[SOURCE MATERIAL Boundary: Start]
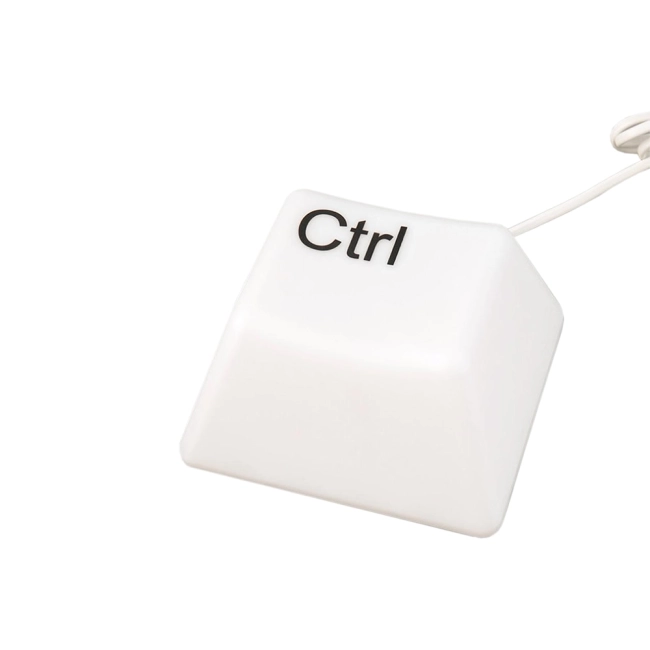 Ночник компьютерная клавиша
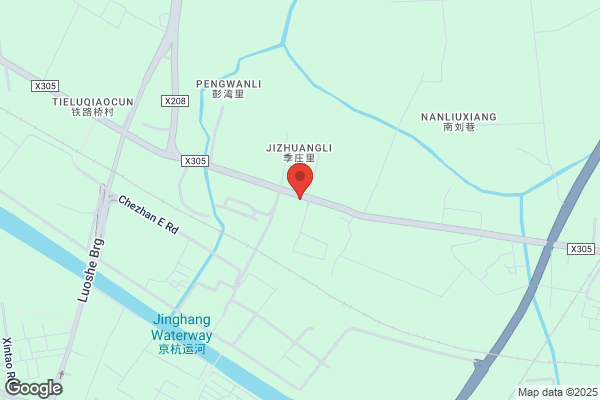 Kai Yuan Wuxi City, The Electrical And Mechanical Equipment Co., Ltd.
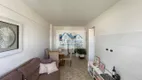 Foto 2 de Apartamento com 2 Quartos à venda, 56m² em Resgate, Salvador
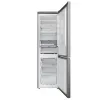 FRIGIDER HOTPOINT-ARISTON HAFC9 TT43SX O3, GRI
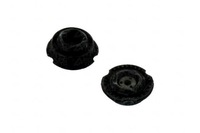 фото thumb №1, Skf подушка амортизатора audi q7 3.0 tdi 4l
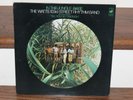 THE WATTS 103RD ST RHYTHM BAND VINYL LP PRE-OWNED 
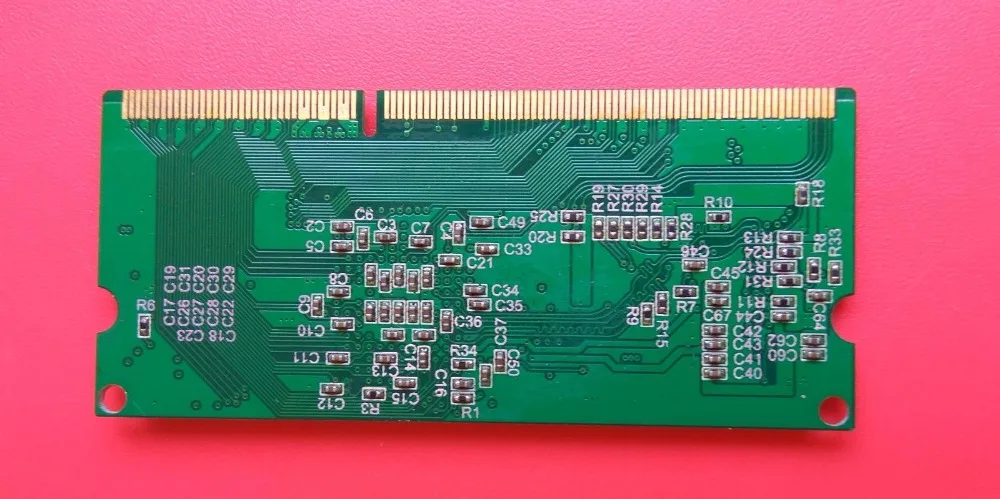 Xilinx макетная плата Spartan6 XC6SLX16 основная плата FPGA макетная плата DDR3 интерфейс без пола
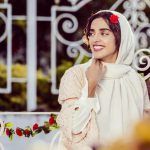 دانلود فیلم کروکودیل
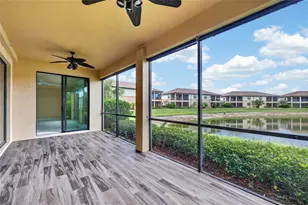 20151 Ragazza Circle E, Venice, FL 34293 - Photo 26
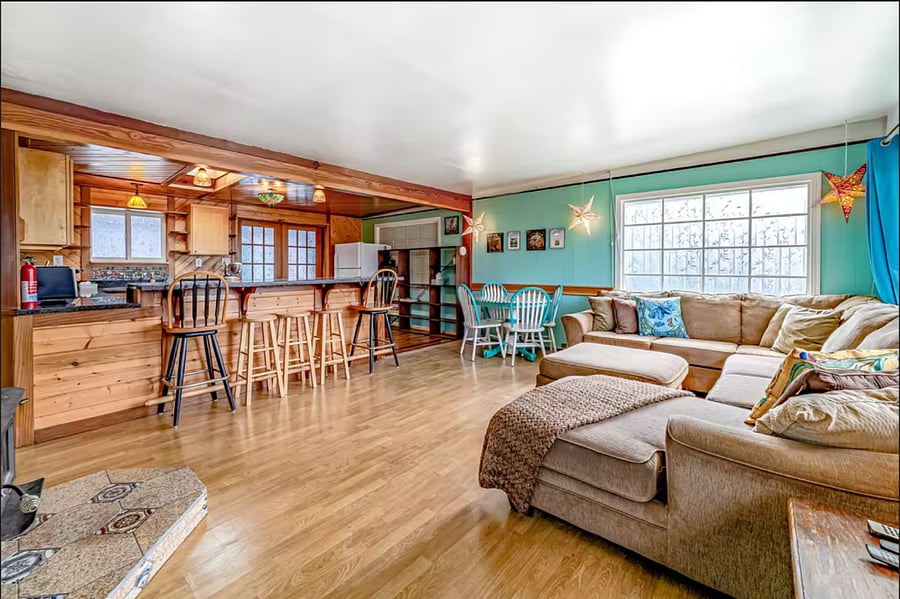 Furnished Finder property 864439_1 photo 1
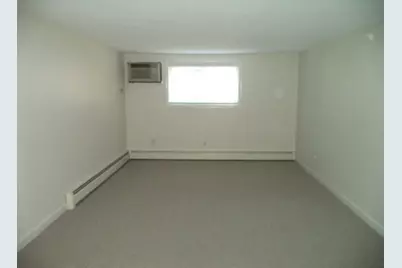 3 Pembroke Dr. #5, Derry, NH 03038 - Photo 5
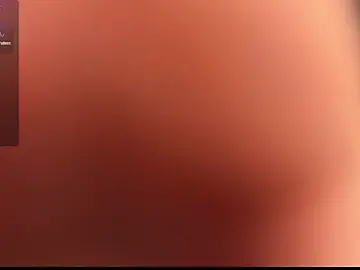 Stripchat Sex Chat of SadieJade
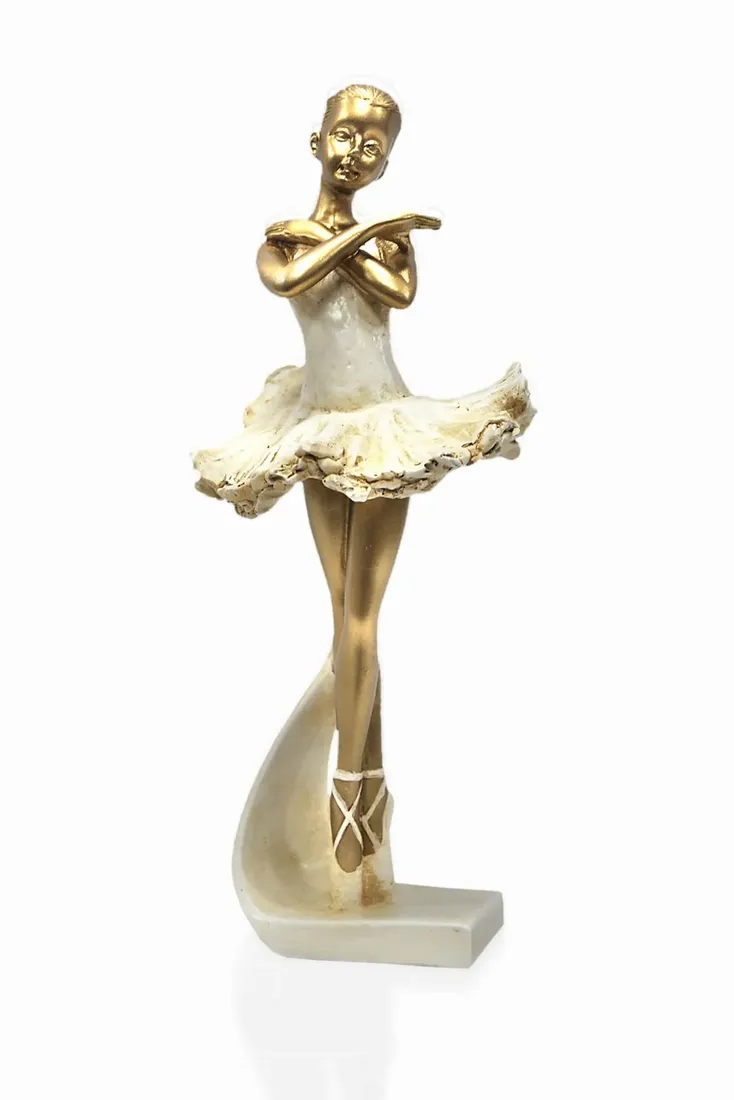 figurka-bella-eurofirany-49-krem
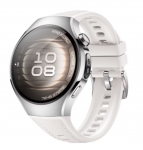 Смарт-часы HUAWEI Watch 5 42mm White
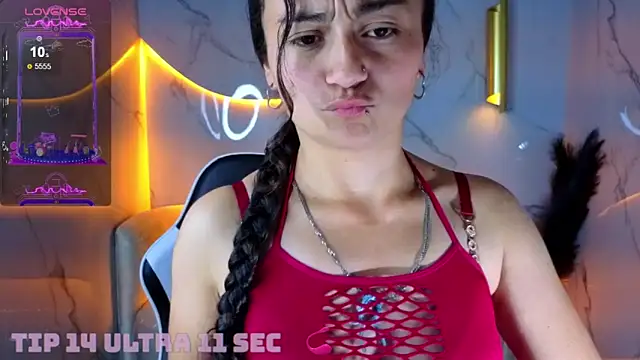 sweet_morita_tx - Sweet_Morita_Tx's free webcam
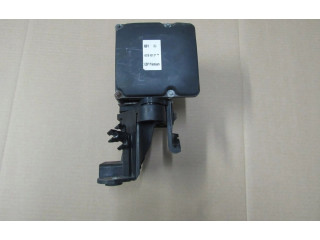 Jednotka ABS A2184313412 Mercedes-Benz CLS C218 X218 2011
[SOURCE MATERIAL Boundary: End]
*EXERCISE*:
A verbatim copy of the listing, with all pictures removed, is required.

*SOLUTION*:
 Ночник компьютерная клавиша
 Kai Yuan Wuxi City, The Electrical And Mechanical Equipment Co., Ltd.
 Foto 2 de Apartamento com 2 Quartos à venda, 56m² em Resgate, Salvador
 FRIGIDER HOTPOINT-ARISTON HAFC9 TT43SX O3, GRI
 фото thumb №1, Skf подушка амортизатора audi q7 3.0 tdi 4l
 THE WATTS 103RD ST RHYTHM BAND VINYL LP PRE-OWNED 
 Xilinx макетная плата Spartan6 XC6SLX16 основная плата FPGA макетная плата DDR3 интерфейс без пола
 دانلود فیلم کروکودیل
 20151 Ragazza Circle E, Venice, FL 34293 - Photo 26
 Furnished Finder property 864439_1 photo 1
 3 Pembroke Dr. #5, Derry, NH 03038 - Photo 5
 Stripchat Sex Chat of SadieJade
 figurka-bella-eurofirany-49-krem
 Смарт-часы HUAWEI Watch 5 42mm White
 sweet_morita_tx - Sweet_Morita_Tx's free webcam
 Jednotka ABS A2184313412 Mercedes-Benz CLS C218 X218 2011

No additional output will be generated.